Enfim, John estava morto. “Mas como é possível?”
Vinte e cinco anos depois, continuo sem resposta.
E enquanto espero, morro de saudade.

Pelo amor de Deus!
Não se mate!
A segunda edição do A Arte de Odiar já vai sair.

8 Comments:

Anonymous Anônimo said...

manda bala. grande título, A Arte de Odiar é muito bom!

quarta-feira, dezembro 07, 2005 10:23:00 PM  
Blogger Julio Cesar Corrêa said...

Valeu, grande Wiskow
vc leva bala aqui e daqui a pouco eu vou lá levar uma dentada
gd ab

quarta-feira, dezembro 07, 2005 10:27:00 PM  
Blogger Jôka P. said...

The dream is over.
:(

quarta-feira, dezembro 07, 2005 11:14:00 PM  
Blogger Julio Cesar Corrêa said...

Unfortunately, dear Jôka
gd ab

quinta-feira, dezembro 08, 2005 7:21:00 AM  
Anonymous Anônimo said...

Pois é, Julio Cesar,
Fatos como esse, sem explicação e cobertos de uma estúpida violência, não conseguem ser esquecidos
25 anos, parece que foi ontem. Nem havia me dado conta de que fora em 1980.
Puta perda!Irreparável.
Abração
fernando cals

quinta-feira, dezembro 08, 2005 11:11:00 PM  
Blogger Julio Cesar Corrêa said...
== == ==
**Exercícios propostos**
A – Traduza para o inglês esta frase do trecho fornecido: "Vinte e cinco anos depois, continuo sem resposta."
B – Segundo o trecho fornecido, de qual obra a segunda edição já vai sair?
C – Transcreva do trecho fornecido tudo o que vai de "Vinte e cinco" até "já vai sair.".
== == ==
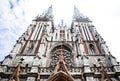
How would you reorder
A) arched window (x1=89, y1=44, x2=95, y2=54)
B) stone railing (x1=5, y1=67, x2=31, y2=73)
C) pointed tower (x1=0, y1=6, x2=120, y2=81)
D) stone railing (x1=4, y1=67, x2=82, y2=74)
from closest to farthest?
Result: pointed tower (x1=0, y1=6, x2=120, y2=81) → stone railing (x1=4, y1=67, x2=82, y2=74) → stone railing (x1=5, y1=67, x2=31, y2=73) → arched window (x1=89, y1=44, x2=95, y2=54)

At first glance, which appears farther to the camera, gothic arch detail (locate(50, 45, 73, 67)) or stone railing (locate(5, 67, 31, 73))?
gothic arch detail (locate(50, 45, 73, 67))

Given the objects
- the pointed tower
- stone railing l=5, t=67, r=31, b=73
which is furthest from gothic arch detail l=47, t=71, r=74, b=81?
stone railing l=5, t=67, r=31, b=73

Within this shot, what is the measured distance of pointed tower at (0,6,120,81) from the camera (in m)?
15.1

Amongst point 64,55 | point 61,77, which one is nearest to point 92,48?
point 64,55

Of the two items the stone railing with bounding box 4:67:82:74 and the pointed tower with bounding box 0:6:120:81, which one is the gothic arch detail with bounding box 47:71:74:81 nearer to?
the pointed tower with bounding box 0:6:120:81

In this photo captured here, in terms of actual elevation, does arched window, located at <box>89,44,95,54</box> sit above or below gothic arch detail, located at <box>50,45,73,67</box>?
above

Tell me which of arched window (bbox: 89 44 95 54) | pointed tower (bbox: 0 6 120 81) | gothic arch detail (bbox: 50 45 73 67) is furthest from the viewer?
arched window (bbox: 89 44 95 54)

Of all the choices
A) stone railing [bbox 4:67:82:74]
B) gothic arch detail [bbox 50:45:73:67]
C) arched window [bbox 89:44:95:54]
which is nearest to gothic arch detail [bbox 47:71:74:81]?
stone railing [bbox 4:67:82:74]

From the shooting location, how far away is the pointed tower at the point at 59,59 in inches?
594

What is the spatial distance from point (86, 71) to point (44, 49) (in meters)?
6.50

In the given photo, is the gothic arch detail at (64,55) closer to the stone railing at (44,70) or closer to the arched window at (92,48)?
the stone railing at (44,70)

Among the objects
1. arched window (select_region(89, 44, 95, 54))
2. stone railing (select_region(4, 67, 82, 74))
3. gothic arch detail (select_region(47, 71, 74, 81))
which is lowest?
gothic arch detail (select_region(47, 71, 74, 81))

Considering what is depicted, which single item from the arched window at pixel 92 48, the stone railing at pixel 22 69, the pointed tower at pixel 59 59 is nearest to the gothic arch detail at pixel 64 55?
the pointed tower at pixel 59 59

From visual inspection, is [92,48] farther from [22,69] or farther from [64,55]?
[22,69]
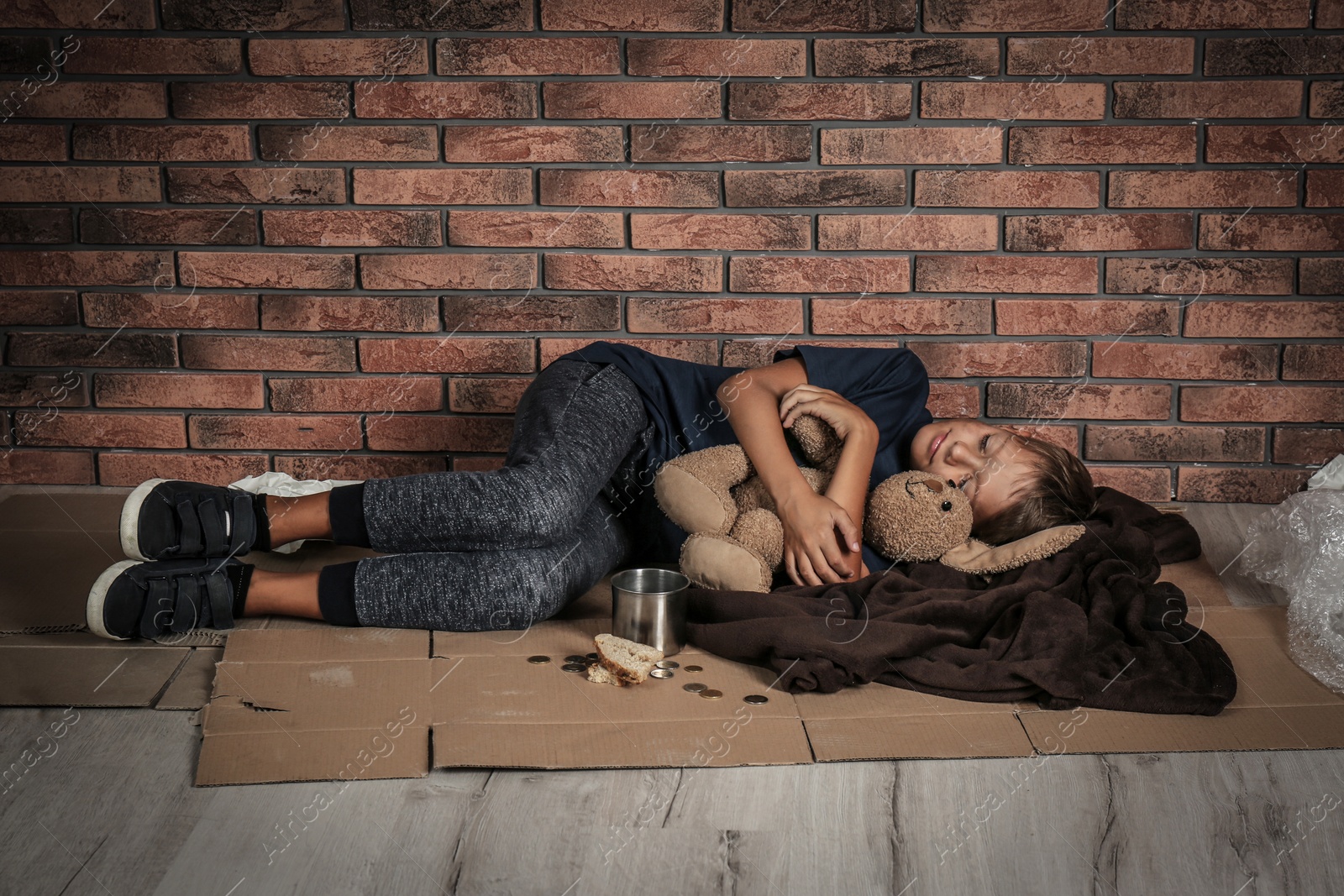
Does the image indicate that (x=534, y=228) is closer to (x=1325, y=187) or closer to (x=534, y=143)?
(x=534, y=143)

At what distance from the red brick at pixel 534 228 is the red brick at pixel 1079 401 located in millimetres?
807

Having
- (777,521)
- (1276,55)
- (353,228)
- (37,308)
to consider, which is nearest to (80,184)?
(37,308)

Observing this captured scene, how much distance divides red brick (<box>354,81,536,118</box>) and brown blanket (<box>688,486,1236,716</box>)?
3.33ft

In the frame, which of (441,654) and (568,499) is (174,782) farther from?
(568,499)

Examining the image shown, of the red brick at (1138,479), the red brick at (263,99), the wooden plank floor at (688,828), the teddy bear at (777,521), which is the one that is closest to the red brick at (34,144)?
the red brick at (263,99)

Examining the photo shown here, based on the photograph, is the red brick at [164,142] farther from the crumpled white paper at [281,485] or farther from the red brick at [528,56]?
the crumpled white paper at [281,485]

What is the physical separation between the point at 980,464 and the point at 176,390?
5.05 ft

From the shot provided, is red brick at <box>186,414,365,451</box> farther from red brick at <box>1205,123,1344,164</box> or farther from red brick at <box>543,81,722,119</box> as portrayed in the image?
red brick at <box>1205,123,1344,164</box>

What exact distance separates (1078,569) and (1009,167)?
33.1 inches

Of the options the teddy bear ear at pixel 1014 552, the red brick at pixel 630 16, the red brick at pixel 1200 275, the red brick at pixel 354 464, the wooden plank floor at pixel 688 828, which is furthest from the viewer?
the red brick at pixel 354 464

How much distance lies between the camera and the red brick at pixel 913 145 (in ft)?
6.44

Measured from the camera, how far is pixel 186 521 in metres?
1.44

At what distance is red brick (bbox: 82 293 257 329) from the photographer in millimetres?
2049

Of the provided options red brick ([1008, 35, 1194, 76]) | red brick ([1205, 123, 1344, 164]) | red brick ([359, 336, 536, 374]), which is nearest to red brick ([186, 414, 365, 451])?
red brick ([359, 336, 536, 374])
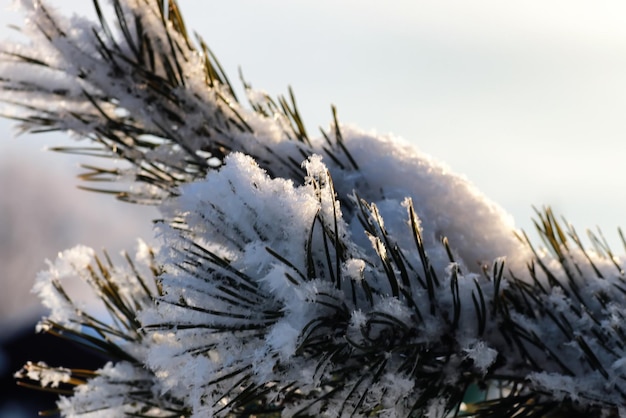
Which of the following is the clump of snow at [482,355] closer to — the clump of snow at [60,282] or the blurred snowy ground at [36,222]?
the clump of snow at [60,282]

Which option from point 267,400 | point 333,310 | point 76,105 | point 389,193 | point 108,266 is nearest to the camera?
point 333,310

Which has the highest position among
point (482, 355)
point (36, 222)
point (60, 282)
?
point (36, 222)

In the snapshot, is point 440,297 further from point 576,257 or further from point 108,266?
point 108,266

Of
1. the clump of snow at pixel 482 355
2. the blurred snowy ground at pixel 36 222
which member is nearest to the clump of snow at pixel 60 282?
the clump of snow at pixel 482 355

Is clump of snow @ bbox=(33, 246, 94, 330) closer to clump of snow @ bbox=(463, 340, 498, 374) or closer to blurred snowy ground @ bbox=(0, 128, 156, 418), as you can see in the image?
clump of snow @ bbox=(463, 340, 498, 374)

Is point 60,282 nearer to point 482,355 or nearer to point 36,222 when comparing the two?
point 482,355

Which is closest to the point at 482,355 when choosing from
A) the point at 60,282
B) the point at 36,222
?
the point at 60,282

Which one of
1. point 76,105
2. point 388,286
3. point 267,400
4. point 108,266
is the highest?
point 76,105

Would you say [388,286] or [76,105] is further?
[76,105]

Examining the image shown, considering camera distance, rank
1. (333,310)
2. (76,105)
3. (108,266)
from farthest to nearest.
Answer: (108,266)
(76,105)
(333,310)

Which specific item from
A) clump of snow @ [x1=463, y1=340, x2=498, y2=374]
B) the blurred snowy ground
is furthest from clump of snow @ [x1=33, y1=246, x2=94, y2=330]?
the blurred snowy ground

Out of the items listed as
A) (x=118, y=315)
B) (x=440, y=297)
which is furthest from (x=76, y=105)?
(x=440, y=297)
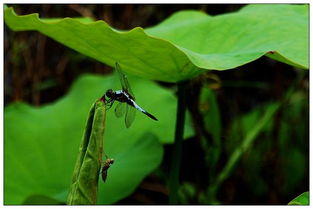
== == ==
**Respostas dos exercícios**
A – Twenty-five years later, I still have no answer.

B – De A Arte de Odiar.

C –
Vinte e cinco anos depois, continuo sem resposta.
E enquanto espero, morro de saudade.

Pelo amor de Deus!
Não se mate!
A segunda edição do A Arte de Odiar já vai sair.